== Segment start ==

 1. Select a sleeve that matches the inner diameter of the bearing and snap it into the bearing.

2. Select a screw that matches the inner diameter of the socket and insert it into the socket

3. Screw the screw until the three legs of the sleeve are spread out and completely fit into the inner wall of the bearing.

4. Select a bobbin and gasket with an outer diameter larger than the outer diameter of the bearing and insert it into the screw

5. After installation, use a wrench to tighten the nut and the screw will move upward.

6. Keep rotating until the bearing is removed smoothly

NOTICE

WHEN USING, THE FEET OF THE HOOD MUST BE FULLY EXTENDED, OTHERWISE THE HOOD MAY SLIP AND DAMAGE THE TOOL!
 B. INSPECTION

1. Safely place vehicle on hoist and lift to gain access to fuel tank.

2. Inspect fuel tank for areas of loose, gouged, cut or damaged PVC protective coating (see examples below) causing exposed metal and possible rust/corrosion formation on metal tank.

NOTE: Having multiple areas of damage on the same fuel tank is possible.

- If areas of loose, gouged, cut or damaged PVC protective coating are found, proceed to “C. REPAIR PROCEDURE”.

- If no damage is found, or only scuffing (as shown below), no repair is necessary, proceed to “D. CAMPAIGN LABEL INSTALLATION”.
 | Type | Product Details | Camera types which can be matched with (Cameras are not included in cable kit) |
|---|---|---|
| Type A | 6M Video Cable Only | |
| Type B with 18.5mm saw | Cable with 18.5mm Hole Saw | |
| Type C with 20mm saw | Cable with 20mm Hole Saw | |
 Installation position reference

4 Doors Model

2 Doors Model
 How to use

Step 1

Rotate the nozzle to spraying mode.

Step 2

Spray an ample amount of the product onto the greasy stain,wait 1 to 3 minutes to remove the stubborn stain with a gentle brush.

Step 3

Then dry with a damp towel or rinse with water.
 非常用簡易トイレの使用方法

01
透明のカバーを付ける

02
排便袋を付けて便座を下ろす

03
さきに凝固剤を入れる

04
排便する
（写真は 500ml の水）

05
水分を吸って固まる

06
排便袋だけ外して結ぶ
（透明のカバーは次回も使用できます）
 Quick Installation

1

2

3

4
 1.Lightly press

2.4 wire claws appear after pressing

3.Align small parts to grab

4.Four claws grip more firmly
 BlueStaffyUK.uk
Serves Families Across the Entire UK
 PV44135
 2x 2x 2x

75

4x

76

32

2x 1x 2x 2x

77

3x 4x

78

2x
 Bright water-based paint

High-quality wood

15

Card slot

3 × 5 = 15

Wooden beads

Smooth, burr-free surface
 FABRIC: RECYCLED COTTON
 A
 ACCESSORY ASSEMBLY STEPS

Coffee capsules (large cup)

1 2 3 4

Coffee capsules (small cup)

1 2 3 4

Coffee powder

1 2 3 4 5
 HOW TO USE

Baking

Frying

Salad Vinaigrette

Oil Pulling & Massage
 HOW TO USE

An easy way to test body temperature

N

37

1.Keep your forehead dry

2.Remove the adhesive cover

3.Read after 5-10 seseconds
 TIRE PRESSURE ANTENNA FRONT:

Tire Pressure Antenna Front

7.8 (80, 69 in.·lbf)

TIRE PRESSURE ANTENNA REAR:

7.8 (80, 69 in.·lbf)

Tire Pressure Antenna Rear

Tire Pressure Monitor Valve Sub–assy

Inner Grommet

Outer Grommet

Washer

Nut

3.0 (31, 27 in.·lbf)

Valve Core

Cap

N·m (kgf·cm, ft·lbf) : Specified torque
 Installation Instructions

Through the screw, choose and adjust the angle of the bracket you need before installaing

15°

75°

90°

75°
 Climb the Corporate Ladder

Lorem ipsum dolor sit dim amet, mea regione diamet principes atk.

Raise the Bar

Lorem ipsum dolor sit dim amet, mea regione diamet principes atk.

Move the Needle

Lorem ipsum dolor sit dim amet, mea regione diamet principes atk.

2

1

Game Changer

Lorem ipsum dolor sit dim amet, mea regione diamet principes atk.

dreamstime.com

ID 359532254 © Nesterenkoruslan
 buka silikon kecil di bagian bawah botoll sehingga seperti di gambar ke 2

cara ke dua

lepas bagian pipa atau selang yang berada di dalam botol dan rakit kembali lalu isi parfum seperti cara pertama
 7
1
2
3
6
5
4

== Segment end ==

TRY IT »
Please give again only the lines from the start of the material through the line holding "- If areas of", exactly as they are written.

SOLUTION »
 1. Select a sleeve that matches the inner diameter of the bearing and snap it into the bearing.

2. Select a screw that matches the inner diameter of the socket and insert it into the socket

3. Screw the screw until the three legs of the sleeve are spread out and completely fit into the inner wall of the bearing.

4. Select a bobbin and gasket with an outer diameter larger than the outer diameter of the bearing and insert it into the screw

5. After installation, use a wrench to tighten the nut and the screw will move upward.

6. Keep rotating until the bearing is removed smoothly

NOTICE

WHEN USING, THE FEET OF THE HOOD MUST BE FULLY EXTENDED, OTHERWISE THE HOOD MAY SLIP AND DAMAGE THE TOOL!
 B. INSPECTION

1. Safely place vehicle on hoist and lift to gain access to fuel tank.

2. Inspect fuel tank for areas of loose, gouged, cut or damaged PVC protective coating (see examples below) causing exposed metal and possible rust/corrosion formation on metal tank.

NOTE: Having multiple areas of damage on the same fuel tank is possible.

- If areas of loose, gouged, cut or damaged PVC protective coating are found, proceed to “C. REPAIR PROCEDURE”.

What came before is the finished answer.